REQUISITO:
Converta as linhas abaixo numa tabela Markdown de duas colunas, «Nº» e «Texto da linha», com o número de cada linha e o seu texto, omitindo as linhas em branco. Deixe as imagens de fora da resposta.

INFORMAÇÕES:
----
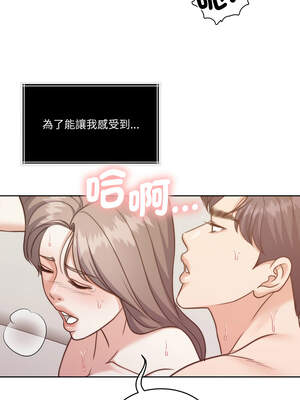 一份合約追回妳 50-51話_51_11_avon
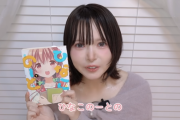 【朗報】人気漫画家、遂にYouTuberデビューしてしまうｗｗｗｗ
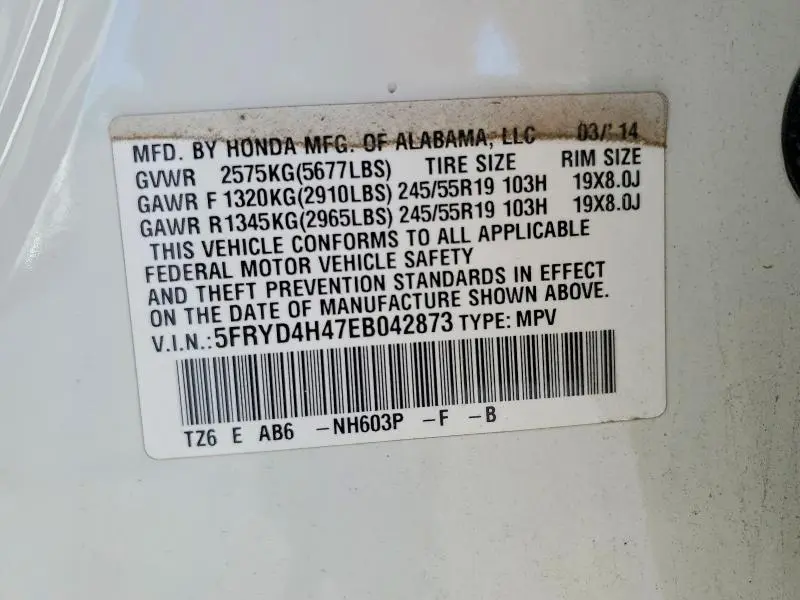 2014 ACURA MDX TECHNOLOGY  
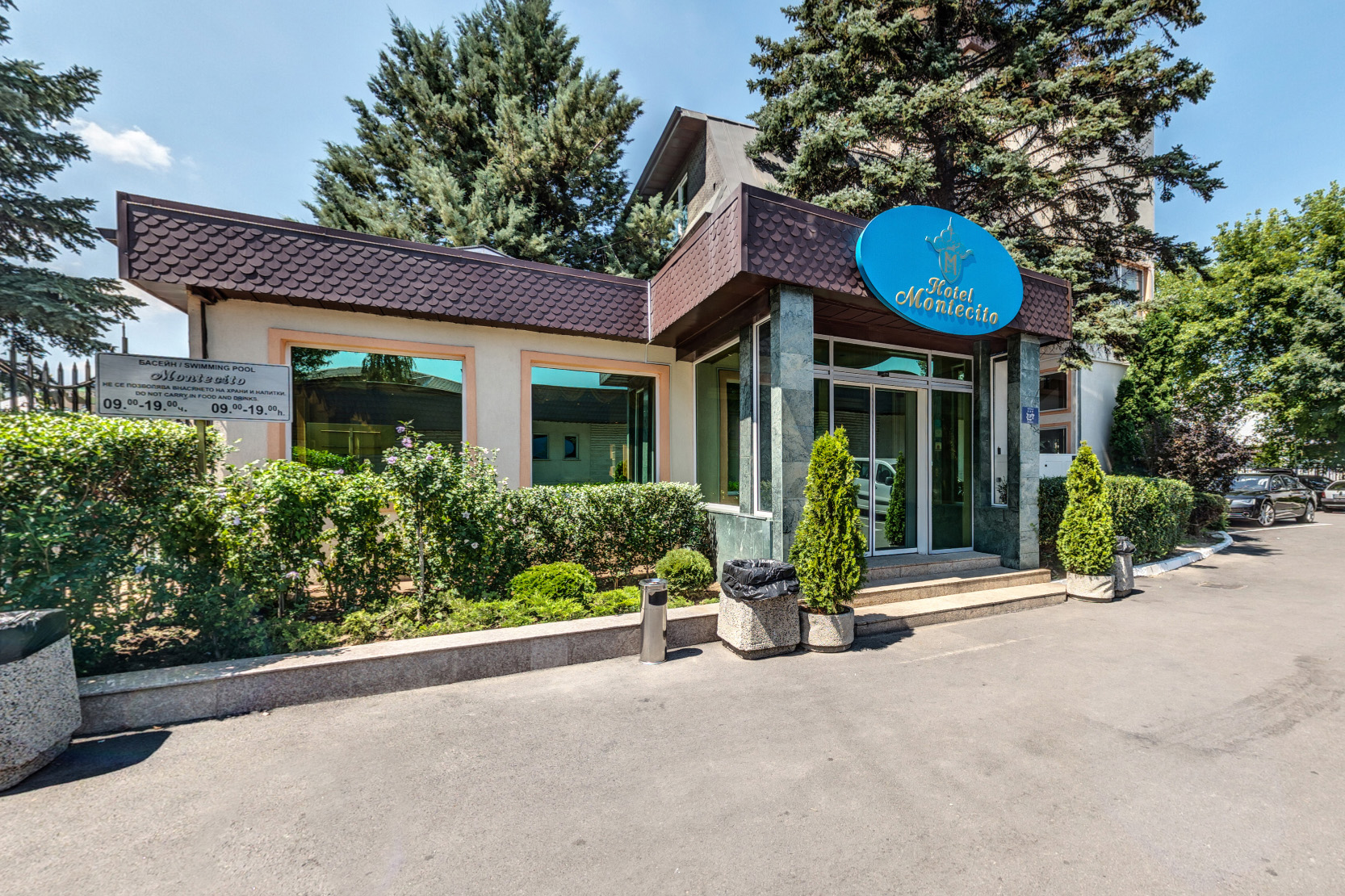 هتل Montecito صوفیه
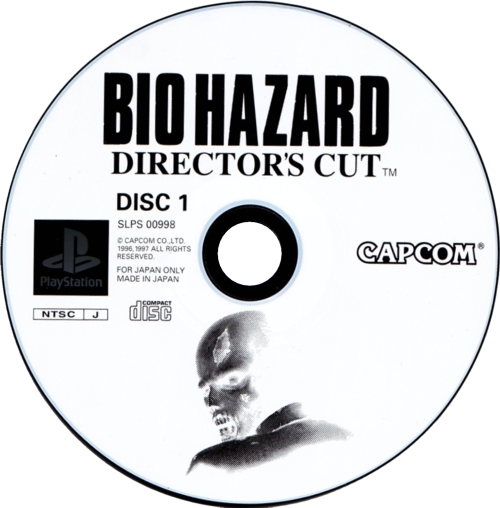 Game disc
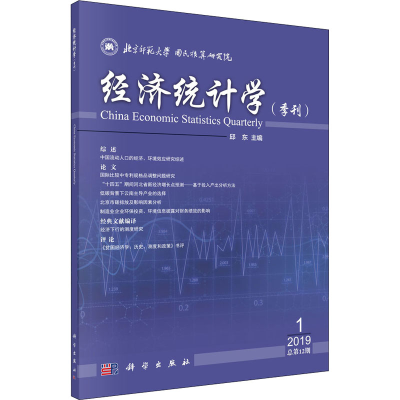 全新经济统计学(季刊) 2019年 1 总2期邱东 编9787030637338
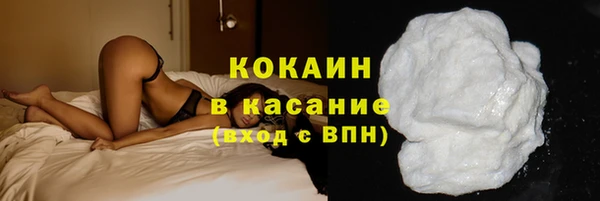 спиды Краснотурьинск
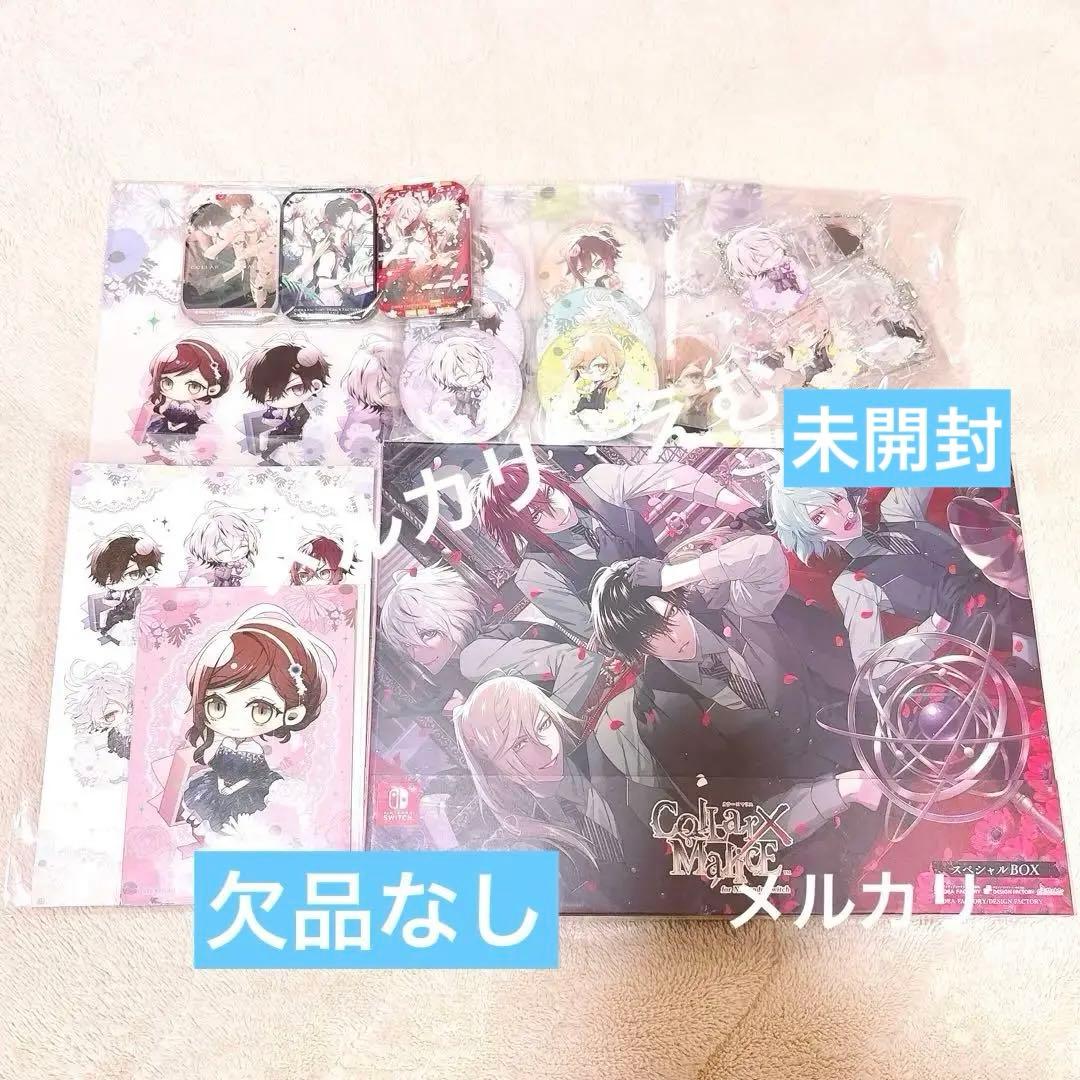 カラーマリス　Switch スペシャルBOX スペシャルステラセット　カラマリ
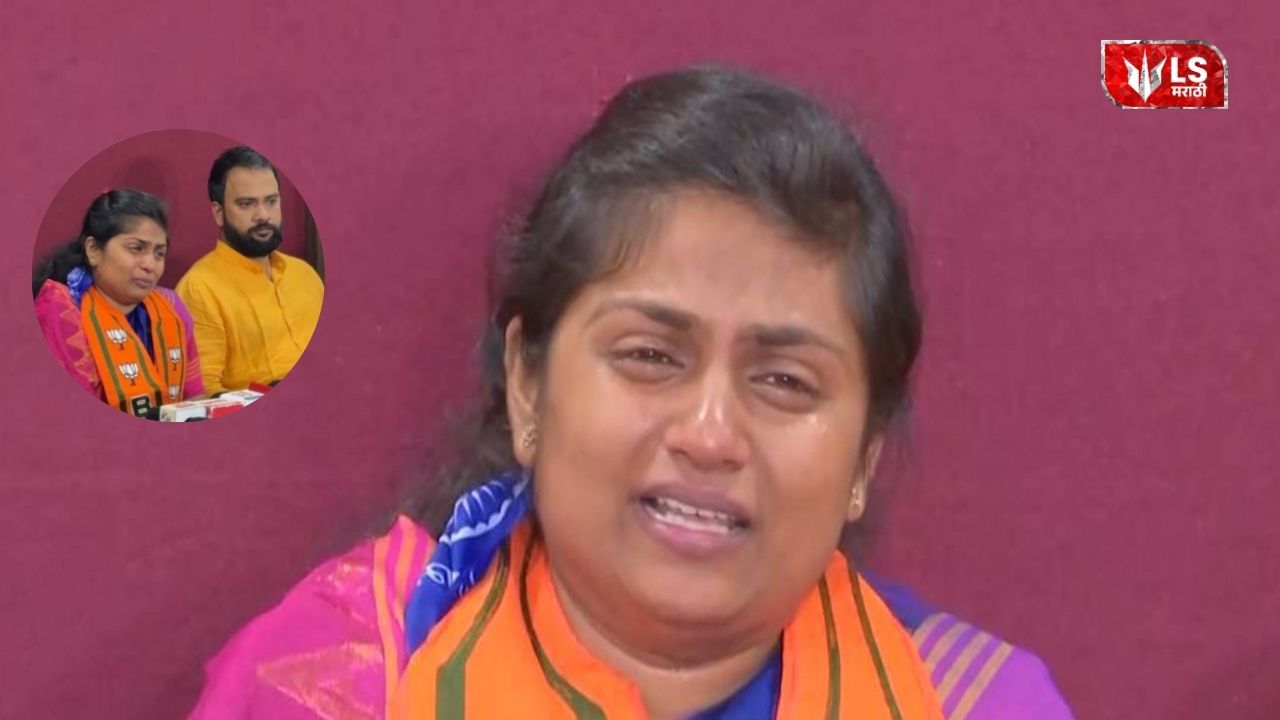 Emotional Pooja More after withdrawing her candidature due to trolling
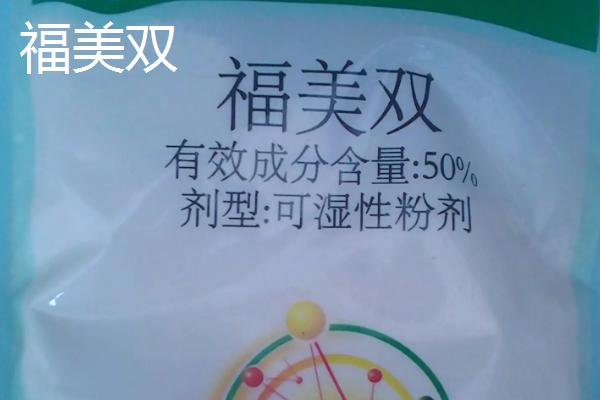 有哪些农药杀菌剂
----
SOLUÇÃO:
| Nº | Texto da linha |
|---|---|
| 1 |  一份合約追回妳 50-51話_51_11_avon |
| 2 |  【朗報】人気漫画家、遂にYouTuberデビューしてしまうｗｗｗｗ |
| 3 |  2014 ACURA MDX TECHNOLOGY   |
| 4 |  هتل Montecito صوفیه |
| 5 |  Game disc |
| 6 |  全新经济统计学(季刊) 2019年 1 总2期邱东 编9787030637338 |
| 7 |  спиды Краснотурьинск |
| 8 |  カラーマリス　Switch スペシャルBOX スペシャルステラセット　カラマリ |
| 9 |  Emotional Pooja More after withdrawing her candidature due to trolling |
| 10 |  有哪些农药杀菌剂 |